§ **Exercício breve A**:
Responda com base no artigo:
(i) Onde são feitas as entrevistas de MV Bill, segundo ele?
(ii) Segundo MV Bill, o que ele questiona na imprensa?
(iii) Segundo a última pergunta do Contraponto, MV Bill age diferente de quem?

§ **Artigo**:
>>>>
Contraponto – É comum encontrar jornalista na favela?

MV Bill – Infelizmente existe uma imprensa viciada em mostrar o lado negativo das favelas, a seguir o que a elite quer. A fazer esse tipo de jornalismo. E se comportam como que esperando que dessas comunidades saiam apenas bandidos e não saiam mocinhos. O fato das minhas entrevistas serem na CDD é uma forma de mostrar que eles podem freqüentar as favelas e fazer boas matérias sem precisar ter um corpo estendido no chão. Tem gente que acha que eu sou contra a imprensa, a mídia. Mas, eu só questiono os espaços que ela destina para essas comunidades.

Contraponto – Você age diferente de alguns rappers que não dialogam com a mídia. Como se relacionar bem?
<<<<
§ **Dados fornecidos**:
>>>>
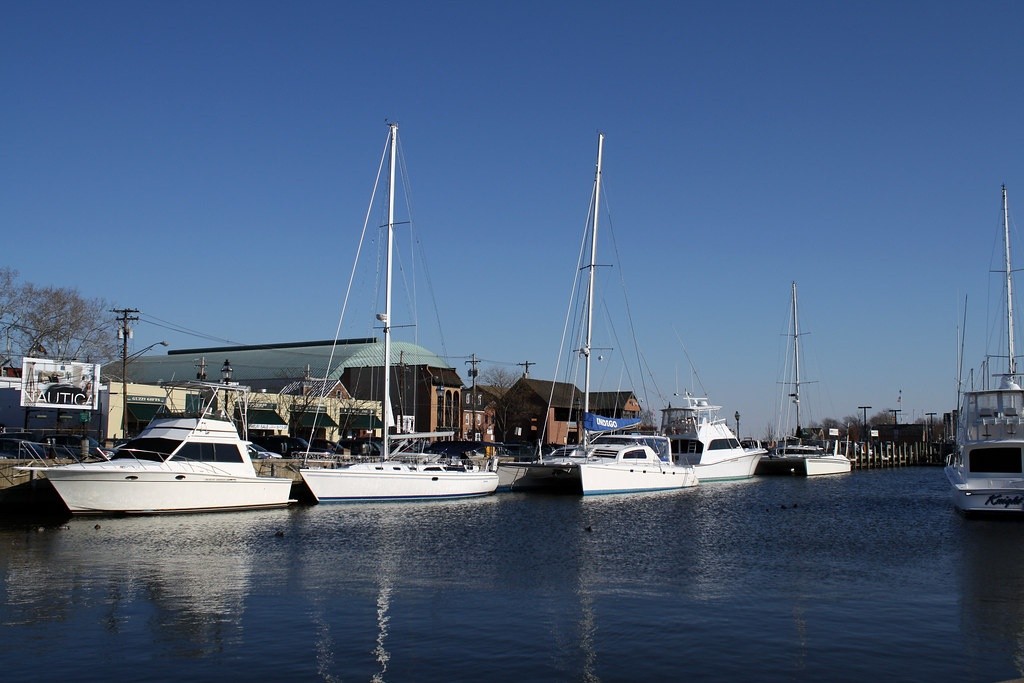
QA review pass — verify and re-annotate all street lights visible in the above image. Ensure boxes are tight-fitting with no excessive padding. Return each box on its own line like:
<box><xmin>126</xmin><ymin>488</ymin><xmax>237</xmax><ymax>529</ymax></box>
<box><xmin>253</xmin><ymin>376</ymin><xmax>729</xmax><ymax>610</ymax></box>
<box><xmin>735</xmin><ymin>412</ymin><xmax>740</xmax><ymax>443</ymax></box>
<box><xmin>925</xmin><ymin>413</ymin><xmax>938</xmax><ymax>441</ymax></box>
<box><xmin>859</xmin><ymin>406</ymin><xmax>872</xmax><ymax>443</ymax></box>
<box><xmin>889</xmin><ymin>409</ymin><xmax>901</xmax><ymax>441</ymax></box>
<box><xmin>221</xmin><ymin>359</ymin><xmax>234</xmax><ymax>416</ymax></box>
<box><xmin>667</xmin><ymin>401</ymin><xmax>673</xmax><ymax>428</ymax></box>
<box><xmin>435</xmin><ymin>383</ymin><xmax>446</xmax><ymax>454</ymax></box>
<box><xmin>123</xmin><ymin>340</ymin><xmax>169</xmax><ymax>438</ymax></box>
<box><xmin>573</xmin><ymin>396</ymin><xmax>581</xmax><ymax>444</ymax></box>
<<<<
§ **Exercício breve B**: Converta as linhas de dados que seguem o artigo em uma lista JSON de strings, uma string por linha, sem as linhas em branco. Deixe as imagens fora da resposta.

§ **Resposta final A**:
(i) Na CDD.
(ii) Os espaços que ela destina para essas comunidades.
(iii) De alguns rappers que não dialogam com a mídia.

§ **Resposta final B**:
[
  "QA review pass — verify and re-annotate all street lights visible in the above image. Ensure boxes are tight-fitting with no excessive padding. Return each box on its own line like:",
  "<box><xmin>126</xmin><ymin>488</ymin><xmax>237</xmax><ymax>529</ymax></box>",
  "<box><xmin>253</xmin><ymin>376</ymin><xmax>729</xmax><ymax>610</ymax></box>",
  "<box><xmin>735</xmin><ymin>412</ymin><xmax>740</xmax><ymax>443</ymax></box>",
  "<box><xmin>925</xmin><ymin>413</ymin><xmax>938</xmax><ymax>441</ymax></box>",
  "<box><xmin>859</xmin><ymin>406</ymin><xmax>872</xmax><ymax>443</ymax></box>",
  "<box><xmin>889</xmin><ymin>409</ymin><xmax>901</xmax><ymax>441</ymax></box>",
  "<box><xmin>221</xmin><ymin>359</ymin><xmax>234</xmax><ymax>416</ymax></box>",
  "<box><xmin>667</xmin><ymin>401</ymin><xmax>673</xmax><ymax>428</ymax></box>",
  "<box><xmin>435</xmin><ymin>383</ymin><xmax>446</xmax><ymax>454</ymax></box>",
  "<box><xmin>123</xmin><ymin>340</ymin><xmax>169</xmax><ymax>438</ymax></box>",
  "<box><xmin>573</xmin><ymin>396</ymin><xmax>581</xmax><ymax>444</ymax></box>"
]